Toolchain setup (misc/toolchains/v8.MODULE.bazel):
http_archive(
name = "v8_prebuilt",
build_file_content = 'exports_files(["librusty_v8.a"], ...)',
urls = ["https://github.com/denoland/rusty_v8/releases/download/v147.4.0/..."],
)
Linking in app BUILD files -- apps that transitively depend on V8 define a local cc_library and add it to the binary's deps:
load("@rules_cc//cc:cc_library.bzl", "cc_library")
cc_library(
name = "v8_native",
srcs = ["@v8_prebuilt//:librusty_v8.a"],
linkstatic = True,
linkopts = ["-lstdc++", "-ldl", "-lpthread"],
)
rust_binary(
name = "bot-module-worker",
deps = [
"//crates/lo-bot-module-worker",
":v8_native",
...
],
)
Vendor BUILD for the v8 crate -- the vendored BUILD.v8-*.bazel uses $(execpath) to resolve the binding file path at build time:
rustc_env = {
"RUSTY_V8_SRC_BINDING_PATH": "$(execpath gen/src_binding_simdutf_release_x86_64-unknown-linux-gnu.rs)",
},
Key Commands
| Command | Description |
|---|---|
just bazel-build | Build all crates and apps |
just bazel-test | Run all crate tests |
just bazel-images | Build container images for all Rust apps |
just bazel-clippy | Run clippy via Bazel aspects |
just bazel-vendor | Regenerate vendored crate BUILD files |
Direct Bazel invocations:
# Build a single crate
bazel build //crates/lo-common
# Test a single crate
bazel test //crates/lo-common:lo-common_test
# Build a specific app image
bazel build //apps/api:api_image
# Push an image (requires GHCR authentication)
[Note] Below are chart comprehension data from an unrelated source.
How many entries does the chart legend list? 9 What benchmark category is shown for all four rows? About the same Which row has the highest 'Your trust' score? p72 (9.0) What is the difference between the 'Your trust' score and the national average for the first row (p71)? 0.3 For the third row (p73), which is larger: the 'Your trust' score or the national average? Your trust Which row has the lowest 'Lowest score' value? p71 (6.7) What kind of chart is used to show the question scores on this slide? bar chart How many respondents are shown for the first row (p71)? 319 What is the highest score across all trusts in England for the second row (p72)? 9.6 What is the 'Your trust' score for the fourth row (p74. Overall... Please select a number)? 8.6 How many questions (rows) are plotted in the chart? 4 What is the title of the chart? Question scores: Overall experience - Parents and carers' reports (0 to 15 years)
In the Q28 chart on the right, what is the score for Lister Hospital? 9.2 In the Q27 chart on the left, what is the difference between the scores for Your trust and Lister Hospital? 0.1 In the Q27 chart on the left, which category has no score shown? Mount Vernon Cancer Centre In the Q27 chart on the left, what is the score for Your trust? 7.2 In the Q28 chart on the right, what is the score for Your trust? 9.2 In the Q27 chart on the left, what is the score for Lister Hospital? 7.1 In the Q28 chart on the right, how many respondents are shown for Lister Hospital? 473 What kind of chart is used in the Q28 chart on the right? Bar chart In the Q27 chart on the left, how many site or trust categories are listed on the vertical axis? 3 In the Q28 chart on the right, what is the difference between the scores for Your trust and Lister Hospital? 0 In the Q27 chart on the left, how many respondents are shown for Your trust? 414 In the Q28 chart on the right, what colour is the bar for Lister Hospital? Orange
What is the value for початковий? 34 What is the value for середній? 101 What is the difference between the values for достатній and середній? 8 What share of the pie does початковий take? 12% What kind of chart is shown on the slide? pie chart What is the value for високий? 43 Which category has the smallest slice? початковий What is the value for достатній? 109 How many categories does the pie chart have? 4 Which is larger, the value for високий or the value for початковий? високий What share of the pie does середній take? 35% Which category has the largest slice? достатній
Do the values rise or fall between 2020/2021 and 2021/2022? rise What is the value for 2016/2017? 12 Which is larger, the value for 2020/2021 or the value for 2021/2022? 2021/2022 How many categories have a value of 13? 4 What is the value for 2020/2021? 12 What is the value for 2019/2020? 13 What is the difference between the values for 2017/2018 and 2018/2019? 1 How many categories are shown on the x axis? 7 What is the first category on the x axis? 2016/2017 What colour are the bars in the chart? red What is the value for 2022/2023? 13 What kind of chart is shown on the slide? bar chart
bazel run //apps/api:api_push --@rules_img//img/settings:push_tag="2026.5.3"
BuildBuddy
Remote caching is provided by BuildBuddy. Configuration lives in .bazelrc.ci, which is imported by CI workflows:
build --remote_cache=grpcs://remote.buildbuddy.io
build --remote_timeout=3600
build --remote_cache_compression
Cache write policy:
| Context | Writes |
|---|---|
| PR builds | Read-only (--noremote_upload_local_results) |
Protected branches (next, main) | Read-write (--remote_upload_local_results=true) |
This prevents cache poisoning from untrusted PR builds while keeping the cache warm from protected-branch builds. Authentication uses the BUILDBUDDY_API_KEY secret passed via --remote_header.
Troubleshooting
OpenSSL in sandbox
Some crates (e.g., openssl-sys) need environment variables to find system libraries inside the Bazel sandbox. If builds fail with OpenSSL linker errors, check that action_env settings in .bazelrc expose the necessary paths.
Missing exports_files for Cargo.toml
Every crate's BUILD.bazel must include exports_files(["Cargo.toml"]). Without it, the vendor toolchain cannot read crate metadata and bazel run //vendor:cargo_vendor fails with a missing-file error.
V8 linking failures
V8 linking requires:
- The prebuilt
librusty_v8.aarchive matching thedeno_coreversion inCargo.lock. - A
cc_librarytarget in the app'sBUILD.bazelthat links the archive with-lstdc++ -ldl -lpthread. - The
v8vendor BUILD must have the correct$(execpath)for the binding source file.
If the deno_core or v8 crate version changes in Cargo.lock, update the SHA and URL in misc/toolchains/v8.MODULE.bazel to match the corresponding rusty_v8 release.